Here's part of Simon's post:
Smoltz entered that game as the closest thing we know to Cliff Lee. He was 9-1 with a 2.35 ERA career in postseason play. In that 1996 postseason, he started with four straight wins, in which he allowed four earned runs in 30 innings. That included a 12-1 drubbing of the Yankees and Pettitte in Game 1 of the series at Yankee Stadium.
Pettitte at that point was a postseason pup, far from the pitcher who now has 19 career postseason wins, most of anyone. In five postseason starts, he was 1-1 with a 6.16 ERA, with that rout against the Braves his most recent effort.
The Yankees scratched out a run against Smoltz in the fourth inning, partly thanks to an error by the Braves centerfielder, four-time Gold Glove winner Marquis Grissom, which led to an RBI double by Cecil Fielder.
The Braves threatened to match the score in every inning the rest of the night. Timely double plays wiped out threats in the fourth and sixth innings. A caught stealing erased trouble in the fifth.
Pettitte survived a Derek Jeter error to strand a man in the seventh and persevered to get through the eighth inning after a Grissom two-out hit.

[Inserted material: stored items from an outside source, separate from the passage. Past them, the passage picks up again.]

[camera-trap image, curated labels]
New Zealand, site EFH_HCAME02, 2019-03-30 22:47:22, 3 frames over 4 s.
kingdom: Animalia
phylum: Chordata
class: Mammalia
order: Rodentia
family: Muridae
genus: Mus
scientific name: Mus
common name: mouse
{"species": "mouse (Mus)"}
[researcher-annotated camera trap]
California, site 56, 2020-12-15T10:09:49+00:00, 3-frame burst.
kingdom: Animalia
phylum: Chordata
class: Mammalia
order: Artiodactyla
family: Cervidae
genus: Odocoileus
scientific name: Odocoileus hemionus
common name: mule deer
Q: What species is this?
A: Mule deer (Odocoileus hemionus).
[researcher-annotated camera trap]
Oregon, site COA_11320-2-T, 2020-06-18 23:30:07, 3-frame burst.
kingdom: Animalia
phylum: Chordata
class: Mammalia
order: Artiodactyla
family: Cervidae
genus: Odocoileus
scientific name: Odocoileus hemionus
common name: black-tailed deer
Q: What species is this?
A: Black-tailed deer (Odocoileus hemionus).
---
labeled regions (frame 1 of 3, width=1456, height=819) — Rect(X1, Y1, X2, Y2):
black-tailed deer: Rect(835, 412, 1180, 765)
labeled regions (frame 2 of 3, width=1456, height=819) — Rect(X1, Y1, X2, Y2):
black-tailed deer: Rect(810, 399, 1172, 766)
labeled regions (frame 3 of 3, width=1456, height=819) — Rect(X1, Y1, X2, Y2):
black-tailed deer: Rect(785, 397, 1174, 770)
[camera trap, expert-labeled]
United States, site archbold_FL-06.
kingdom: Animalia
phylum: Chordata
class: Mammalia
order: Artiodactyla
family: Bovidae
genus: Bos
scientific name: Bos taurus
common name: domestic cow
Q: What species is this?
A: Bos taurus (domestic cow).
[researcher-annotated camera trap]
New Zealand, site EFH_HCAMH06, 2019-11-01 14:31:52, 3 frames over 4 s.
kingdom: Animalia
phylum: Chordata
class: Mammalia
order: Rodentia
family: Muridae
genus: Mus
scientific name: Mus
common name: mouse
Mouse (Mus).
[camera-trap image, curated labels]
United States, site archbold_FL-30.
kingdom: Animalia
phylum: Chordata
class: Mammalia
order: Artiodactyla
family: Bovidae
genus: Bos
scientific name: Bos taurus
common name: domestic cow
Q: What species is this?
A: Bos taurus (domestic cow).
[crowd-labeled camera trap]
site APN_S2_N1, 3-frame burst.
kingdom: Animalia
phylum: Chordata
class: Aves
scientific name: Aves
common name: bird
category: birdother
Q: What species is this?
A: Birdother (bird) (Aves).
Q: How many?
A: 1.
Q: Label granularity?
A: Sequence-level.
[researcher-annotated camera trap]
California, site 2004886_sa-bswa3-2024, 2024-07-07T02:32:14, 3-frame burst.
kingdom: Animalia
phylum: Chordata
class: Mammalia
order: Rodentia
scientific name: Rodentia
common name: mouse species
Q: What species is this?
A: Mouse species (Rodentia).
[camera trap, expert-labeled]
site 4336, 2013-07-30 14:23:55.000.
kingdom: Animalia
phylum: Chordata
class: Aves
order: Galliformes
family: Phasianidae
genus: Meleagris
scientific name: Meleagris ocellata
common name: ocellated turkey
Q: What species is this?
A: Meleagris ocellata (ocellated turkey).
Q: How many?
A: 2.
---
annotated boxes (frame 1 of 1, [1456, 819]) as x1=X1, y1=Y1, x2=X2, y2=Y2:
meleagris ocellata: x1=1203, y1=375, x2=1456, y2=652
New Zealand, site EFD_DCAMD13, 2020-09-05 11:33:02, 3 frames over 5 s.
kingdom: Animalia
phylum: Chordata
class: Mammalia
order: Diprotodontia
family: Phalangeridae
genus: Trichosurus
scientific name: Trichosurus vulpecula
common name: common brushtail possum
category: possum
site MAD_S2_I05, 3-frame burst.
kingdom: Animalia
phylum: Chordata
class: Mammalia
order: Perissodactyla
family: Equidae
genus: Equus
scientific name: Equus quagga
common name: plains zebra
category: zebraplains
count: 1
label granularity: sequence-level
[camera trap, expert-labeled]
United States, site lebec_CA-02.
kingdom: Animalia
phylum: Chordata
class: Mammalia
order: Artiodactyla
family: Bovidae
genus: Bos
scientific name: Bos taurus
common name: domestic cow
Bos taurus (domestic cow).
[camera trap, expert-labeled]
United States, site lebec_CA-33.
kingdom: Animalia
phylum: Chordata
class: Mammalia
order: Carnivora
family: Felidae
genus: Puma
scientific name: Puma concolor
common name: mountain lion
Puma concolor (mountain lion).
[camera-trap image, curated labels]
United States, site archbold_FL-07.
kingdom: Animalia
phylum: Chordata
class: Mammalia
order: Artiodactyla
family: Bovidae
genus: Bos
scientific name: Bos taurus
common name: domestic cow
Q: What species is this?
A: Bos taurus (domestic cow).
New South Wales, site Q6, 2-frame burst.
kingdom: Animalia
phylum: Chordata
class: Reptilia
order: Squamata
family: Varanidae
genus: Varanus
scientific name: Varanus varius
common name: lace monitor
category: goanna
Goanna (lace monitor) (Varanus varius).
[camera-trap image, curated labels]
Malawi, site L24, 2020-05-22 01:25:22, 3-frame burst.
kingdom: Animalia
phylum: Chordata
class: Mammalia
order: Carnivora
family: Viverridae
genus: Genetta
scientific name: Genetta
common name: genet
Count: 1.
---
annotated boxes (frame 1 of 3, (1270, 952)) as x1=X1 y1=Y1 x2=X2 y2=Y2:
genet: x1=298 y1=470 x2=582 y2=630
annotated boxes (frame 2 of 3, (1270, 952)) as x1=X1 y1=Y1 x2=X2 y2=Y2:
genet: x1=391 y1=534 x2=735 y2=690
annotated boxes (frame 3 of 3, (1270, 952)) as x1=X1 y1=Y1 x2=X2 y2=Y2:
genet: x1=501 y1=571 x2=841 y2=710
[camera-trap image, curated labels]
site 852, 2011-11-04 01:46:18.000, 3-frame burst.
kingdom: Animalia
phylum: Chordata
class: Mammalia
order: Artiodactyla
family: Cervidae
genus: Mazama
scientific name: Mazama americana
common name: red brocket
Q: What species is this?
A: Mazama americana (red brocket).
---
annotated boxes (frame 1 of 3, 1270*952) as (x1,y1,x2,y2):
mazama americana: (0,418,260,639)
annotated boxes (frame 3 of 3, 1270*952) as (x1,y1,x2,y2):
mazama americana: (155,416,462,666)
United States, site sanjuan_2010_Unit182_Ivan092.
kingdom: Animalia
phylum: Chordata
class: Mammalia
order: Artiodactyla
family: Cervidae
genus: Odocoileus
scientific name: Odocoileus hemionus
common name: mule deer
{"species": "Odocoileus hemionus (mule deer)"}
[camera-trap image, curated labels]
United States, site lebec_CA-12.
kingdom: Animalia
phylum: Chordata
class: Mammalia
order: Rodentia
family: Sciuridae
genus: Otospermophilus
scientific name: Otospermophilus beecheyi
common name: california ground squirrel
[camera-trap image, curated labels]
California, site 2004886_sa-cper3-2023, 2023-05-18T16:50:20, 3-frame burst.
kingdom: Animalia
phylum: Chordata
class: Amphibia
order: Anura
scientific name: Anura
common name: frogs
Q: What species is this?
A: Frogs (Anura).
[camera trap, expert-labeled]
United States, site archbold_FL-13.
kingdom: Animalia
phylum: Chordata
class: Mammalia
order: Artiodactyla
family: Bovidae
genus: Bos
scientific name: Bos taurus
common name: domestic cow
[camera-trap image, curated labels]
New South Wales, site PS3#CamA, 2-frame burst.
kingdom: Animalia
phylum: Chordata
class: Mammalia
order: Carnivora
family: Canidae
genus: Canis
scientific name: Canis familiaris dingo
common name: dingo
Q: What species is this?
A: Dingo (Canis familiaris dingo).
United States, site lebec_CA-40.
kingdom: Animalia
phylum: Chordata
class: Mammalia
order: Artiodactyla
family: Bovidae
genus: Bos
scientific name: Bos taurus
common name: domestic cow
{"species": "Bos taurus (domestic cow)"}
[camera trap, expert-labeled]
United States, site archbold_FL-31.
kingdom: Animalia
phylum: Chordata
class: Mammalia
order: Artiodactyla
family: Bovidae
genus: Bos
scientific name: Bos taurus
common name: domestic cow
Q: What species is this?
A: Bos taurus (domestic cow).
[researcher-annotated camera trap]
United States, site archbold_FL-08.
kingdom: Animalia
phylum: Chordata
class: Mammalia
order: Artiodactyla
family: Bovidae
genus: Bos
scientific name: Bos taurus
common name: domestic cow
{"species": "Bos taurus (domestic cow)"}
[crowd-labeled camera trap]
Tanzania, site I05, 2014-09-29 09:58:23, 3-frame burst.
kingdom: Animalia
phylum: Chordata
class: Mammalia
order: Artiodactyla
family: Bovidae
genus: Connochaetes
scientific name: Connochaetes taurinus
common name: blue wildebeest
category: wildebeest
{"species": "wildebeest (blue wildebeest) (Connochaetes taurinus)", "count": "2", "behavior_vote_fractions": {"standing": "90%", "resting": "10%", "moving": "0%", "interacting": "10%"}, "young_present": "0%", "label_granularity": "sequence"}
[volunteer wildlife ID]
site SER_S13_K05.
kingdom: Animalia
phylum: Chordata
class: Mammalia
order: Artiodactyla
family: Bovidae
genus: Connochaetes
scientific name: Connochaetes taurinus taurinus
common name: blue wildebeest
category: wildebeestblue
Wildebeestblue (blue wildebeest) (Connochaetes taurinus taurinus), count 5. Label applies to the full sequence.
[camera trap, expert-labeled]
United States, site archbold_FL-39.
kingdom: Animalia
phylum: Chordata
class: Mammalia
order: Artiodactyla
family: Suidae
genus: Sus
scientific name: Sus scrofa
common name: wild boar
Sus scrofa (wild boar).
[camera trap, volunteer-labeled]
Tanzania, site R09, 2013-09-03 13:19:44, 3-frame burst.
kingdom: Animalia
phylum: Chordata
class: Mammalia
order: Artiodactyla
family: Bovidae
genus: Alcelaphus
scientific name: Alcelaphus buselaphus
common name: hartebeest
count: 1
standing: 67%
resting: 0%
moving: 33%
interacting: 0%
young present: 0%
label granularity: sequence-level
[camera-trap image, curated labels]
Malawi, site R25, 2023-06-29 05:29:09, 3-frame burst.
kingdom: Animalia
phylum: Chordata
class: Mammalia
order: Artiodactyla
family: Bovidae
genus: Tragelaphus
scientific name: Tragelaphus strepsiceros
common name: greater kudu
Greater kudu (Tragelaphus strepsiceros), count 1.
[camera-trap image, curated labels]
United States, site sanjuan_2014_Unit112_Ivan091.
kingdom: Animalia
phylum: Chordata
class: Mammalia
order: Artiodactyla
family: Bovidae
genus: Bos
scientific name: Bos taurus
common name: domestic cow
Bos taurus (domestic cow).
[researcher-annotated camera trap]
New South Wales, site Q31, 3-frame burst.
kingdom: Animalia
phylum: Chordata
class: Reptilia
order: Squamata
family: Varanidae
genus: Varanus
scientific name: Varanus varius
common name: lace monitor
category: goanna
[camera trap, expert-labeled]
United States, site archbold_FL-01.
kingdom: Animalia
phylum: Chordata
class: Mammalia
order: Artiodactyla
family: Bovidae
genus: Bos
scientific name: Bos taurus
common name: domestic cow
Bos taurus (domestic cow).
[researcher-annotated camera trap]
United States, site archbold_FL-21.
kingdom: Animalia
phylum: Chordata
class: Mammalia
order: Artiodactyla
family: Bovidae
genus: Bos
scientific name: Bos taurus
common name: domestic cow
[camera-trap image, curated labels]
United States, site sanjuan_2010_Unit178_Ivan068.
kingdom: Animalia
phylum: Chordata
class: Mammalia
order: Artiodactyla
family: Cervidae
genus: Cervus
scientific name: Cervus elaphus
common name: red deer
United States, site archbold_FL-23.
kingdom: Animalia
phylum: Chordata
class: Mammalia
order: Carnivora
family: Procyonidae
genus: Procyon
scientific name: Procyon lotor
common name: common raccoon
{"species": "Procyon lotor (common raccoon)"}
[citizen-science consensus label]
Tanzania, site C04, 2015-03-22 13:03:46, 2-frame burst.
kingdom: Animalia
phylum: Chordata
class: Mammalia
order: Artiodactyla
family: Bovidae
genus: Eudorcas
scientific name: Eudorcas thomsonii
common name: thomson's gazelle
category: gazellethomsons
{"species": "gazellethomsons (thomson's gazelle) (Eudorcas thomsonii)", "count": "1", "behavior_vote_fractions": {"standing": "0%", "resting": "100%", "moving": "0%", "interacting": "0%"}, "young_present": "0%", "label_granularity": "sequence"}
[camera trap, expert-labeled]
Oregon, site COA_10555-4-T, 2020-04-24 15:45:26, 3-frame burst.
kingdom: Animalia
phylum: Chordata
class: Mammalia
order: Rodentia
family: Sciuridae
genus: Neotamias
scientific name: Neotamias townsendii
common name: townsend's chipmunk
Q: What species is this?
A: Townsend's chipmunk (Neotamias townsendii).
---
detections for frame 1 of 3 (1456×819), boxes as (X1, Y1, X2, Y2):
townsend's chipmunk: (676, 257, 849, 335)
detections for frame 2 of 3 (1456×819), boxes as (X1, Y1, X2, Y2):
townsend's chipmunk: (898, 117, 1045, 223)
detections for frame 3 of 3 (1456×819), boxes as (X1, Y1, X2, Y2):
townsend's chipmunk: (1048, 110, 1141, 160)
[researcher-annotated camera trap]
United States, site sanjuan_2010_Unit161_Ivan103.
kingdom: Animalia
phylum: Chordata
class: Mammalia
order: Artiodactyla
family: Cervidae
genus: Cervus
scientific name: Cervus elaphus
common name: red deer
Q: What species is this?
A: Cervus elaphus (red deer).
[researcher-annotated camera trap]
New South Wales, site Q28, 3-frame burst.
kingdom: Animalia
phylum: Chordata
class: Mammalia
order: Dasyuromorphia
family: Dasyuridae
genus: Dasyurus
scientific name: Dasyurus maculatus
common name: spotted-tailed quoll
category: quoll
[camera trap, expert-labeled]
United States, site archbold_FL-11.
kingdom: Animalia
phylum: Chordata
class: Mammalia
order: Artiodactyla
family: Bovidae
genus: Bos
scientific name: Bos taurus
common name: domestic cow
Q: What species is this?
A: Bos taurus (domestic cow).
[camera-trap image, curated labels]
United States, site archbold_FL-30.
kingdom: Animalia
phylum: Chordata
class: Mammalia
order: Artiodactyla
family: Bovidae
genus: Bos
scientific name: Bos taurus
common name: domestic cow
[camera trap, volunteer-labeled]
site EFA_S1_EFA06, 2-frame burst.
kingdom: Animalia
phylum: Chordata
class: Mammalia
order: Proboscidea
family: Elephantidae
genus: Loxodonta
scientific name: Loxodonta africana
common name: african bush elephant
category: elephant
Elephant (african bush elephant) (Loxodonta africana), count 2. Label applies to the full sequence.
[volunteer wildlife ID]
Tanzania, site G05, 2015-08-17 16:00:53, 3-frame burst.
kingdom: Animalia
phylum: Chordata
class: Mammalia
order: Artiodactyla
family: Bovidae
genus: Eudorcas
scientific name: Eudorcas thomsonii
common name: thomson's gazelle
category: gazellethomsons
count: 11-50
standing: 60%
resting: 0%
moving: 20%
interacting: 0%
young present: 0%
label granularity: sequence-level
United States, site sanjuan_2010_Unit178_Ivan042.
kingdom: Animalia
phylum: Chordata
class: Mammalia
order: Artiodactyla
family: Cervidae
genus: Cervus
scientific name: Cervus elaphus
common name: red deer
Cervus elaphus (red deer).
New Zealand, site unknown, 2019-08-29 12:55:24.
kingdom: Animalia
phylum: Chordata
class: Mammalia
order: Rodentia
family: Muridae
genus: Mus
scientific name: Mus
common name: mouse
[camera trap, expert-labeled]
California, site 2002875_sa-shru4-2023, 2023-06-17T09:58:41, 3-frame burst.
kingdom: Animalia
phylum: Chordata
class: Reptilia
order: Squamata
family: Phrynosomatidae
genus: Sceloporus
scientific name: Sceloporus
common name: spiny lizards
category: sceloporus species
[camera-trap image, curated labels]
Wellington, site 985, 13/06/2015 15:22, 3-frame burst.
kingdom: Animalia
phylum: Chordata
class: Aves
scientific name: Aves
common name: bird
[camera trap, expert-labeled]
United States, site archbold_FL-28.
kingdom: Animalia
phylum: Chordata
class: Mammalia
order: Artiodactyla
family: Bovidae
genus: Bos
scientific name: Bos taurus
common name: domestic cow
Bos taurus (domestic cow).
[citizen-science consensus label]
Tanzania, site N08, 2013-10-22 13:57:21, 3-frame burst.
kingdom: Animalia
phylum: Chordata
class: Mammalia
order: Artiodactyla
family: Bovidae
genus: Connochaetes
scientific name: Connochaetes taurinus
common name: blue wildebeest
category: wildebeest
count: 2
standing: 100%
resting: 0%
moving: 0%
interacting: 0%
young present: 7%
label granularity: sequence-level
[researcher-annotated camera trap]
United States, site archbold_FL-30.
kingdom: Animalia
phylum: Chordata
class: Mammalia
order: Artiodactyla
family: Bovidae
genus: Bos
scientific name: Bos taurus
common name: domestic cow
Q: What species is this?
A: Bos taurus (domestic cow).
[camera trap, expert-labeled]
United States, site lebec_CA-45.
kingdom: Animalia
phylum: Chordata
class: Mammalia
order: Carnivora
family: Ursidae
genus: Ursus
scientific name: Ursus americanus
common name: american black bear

The ninth inning was one of the defining innings in Yankees history, with John Wetteland replacing Pettitte after Chipper Jones led off with a double and advanced to third base when Fred McGriff's groundout was speared by Tino Martinez.
The tying run would stay 90 feet away when Javy Lopez grounded to third, and then after an intentional walk to Ryan Klesko, Luis Polonia's fly ball to right center was chased down by a sprinting Paul O'Neill. The Yankees had a 3-games-to-2 lead in a series they would take two days later back in the Bronx.
What did it take to beat the unbeatable? It took Pettitte pitching one of the best games of his life -- 8 1/3 scoreless innings on the road against the defending champs.
Maybe that gives the Yankees some hope.